The Directors consider that the potential opportunities afforded
by these agreements and developments could be substantial and
therefore the Company needs to be prepared to expand more quickly
than anticipated last year. With the additional credibility of ABB
and Dutco's participation in the Subscription, the Directors
believe this is an appropriate time to seek additional
institutional support by way of the Placing and ensure that the
Company has the resources to meet the potential opportunities that
are expected to arise, as and when they do.
Use of proceeds
The proceeds of the Fundraising will be used to support the
continued development of the Company as it moves from the
development phase of its products and technology into the
manufacture and commercialisation of them.
In particular, the proceeds of the Fundraising will
facilitate:
-- the continued product development of AFC Energy and ABB's
next generation high power sustainable electric vehicle (EV)
charging solutions;
-- the development of new power solutions utilising AFC Energy's
alkaline fuel cell technology platform, including the high growth
global data centre market in collaboration with ABB; and
-- the continued development of the Company's scalable
manufacturing capacity to address future growth in projected system
demand.

- WHAT YOU NEED TO DO
**A)** In the fundraising announcement, whose participation in the Subscription is said to add credibility?
**B)** Reproduce the part of the fundraising announcement word for word, starting with "Use of proceeds" and going on through "electric vehicle (EV)".

- INFORMATION PROVIDED
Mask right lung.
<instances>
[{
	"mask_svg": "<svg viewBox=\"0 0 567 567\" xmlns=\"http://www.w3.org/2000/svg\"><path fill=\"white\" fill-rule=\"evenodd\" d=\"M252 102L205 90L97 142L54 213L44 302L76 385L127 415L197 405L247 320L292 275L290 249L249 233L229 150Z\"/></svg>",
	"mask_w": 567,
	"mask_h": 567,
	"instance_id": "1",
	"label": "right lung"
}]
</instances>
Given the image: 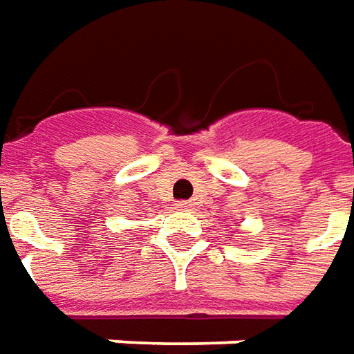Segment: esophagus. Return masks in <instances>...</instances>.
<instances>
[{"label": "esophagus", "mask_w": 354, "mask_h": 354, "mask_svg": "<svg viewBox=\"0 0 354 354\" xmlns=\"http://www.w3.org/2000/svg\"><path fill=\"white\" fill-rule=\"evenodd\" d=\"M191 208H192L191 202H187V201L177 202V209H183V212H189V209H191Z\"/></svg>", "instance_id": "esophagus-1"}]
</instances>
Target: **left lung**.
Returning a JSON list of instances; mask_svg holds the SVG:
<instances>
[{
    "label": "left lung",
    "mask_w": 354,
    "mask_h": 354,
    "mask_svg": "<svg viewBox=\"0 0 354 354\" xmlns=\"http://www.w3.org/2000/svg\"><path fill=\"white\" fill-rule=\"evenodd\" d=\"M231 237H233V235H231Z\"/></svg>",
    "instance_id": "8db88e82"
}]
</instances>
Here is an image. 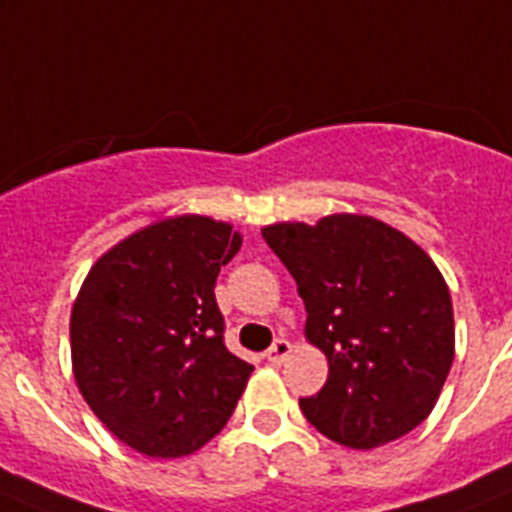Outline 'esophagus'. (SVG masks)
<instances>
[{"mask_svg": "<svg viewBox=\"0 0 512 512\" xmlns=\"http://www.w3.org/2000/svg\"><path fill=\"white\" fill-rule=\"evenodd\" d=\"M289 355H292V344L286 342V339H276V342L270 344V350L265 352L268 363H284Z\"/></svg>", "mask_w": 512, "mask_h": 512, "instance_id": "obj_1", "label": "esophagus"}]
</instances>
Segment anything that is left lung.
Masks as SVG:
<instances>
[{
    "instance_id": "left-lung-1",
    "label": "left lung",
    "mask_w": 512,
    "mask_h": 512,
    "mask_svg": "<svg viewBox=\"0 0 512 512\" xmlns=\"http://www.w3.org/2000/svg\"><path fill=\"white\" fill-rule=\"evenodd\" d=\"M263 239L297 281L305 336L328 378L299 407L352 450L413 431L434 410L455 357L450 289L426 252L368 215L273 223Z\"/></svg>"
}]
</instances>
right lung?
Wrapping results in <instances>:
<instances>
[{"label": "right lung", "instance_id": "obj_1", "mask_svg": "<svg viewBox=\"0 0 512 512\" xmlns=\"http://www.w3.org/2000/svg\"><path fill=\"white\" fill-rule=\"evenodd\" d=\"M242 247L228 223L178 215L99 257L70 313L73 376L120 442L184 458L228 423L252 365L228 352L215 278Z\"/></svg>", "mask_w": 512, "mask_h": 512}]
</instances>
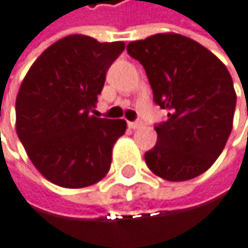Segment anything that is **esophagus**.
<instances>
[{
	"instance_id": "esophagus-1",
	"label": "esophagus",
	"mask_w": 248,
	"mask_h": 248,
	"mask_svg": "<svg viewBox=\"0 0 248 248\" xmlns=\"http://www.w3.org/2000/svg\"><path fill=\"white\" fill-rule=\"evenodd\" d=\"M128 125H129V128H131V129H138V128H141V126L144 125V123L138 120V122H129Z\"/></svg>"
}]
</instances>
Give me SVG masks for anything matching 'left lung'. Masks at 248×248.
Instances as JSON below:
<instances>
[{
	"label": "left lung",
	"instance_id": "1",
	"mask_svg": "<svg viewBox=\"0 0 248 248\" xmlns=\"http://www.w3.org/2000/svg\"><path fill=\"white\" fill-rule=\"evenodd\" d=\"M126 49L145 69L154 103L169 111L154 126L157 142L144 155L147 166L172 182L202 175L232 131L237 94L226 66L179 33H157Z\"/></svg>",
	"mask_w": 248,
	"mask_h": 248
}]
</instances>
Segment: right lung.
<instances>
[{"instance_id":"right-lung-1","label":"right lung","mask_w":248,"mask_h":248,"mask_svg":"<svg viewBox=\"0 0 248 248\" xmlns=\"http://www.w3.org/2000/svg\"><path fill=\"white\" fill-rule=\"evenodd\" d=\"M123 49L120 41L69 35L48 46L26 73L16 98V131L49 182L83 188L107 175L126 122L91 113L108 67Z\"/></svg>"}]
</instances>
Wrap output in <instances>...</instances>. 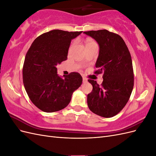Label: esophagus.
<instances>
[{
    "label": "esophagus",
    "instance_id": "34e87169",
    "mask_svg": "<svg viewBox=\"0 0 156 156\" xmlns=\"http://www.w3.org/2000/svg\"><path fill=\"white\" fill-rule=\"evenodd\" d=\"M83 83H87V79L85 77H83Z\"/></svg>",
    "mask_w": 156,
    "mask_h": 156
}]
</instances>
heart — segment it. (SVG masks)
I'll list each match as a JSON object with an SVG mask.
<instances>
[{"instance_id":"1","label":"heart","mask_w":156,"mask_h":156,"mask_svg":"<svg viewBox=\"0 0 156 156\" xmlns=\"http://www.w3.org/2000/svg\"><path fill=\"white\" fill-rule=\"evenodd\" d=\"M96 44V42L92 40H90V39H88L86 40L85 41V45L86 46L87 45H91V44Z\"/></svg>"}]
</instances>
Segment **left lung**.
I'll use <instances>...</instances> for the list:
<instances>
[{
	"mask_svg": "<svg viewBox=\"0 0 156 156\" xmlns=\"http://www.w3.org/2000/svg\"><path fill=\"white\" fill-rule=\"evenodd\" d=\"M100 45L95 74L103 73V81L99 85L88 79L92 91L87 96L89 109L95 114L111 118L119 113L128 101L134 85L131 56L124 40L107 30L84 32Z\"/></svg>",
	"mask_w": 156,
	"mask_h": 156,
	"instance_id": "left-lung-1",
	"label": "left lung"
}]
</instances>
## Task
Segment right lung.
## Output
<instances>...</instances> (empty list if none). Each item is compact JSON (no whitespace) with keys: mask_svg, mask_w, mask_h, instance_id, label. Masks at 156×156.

- OUTPUTS IN ORDER
**A)** ABB and Dutco

**B)**
Use of proceeds
The proceeds of the Fundraising will be used to support the
continued development of the Company as it moves from the
development phase of its products and technology into the
manufacture and commercialisation of them.
In particular, the proceeds of the Fundraising will
facilitate:
-- the continued product development of AFC Energy and ABB's
next generation high power sustainable electric vehicle (EV)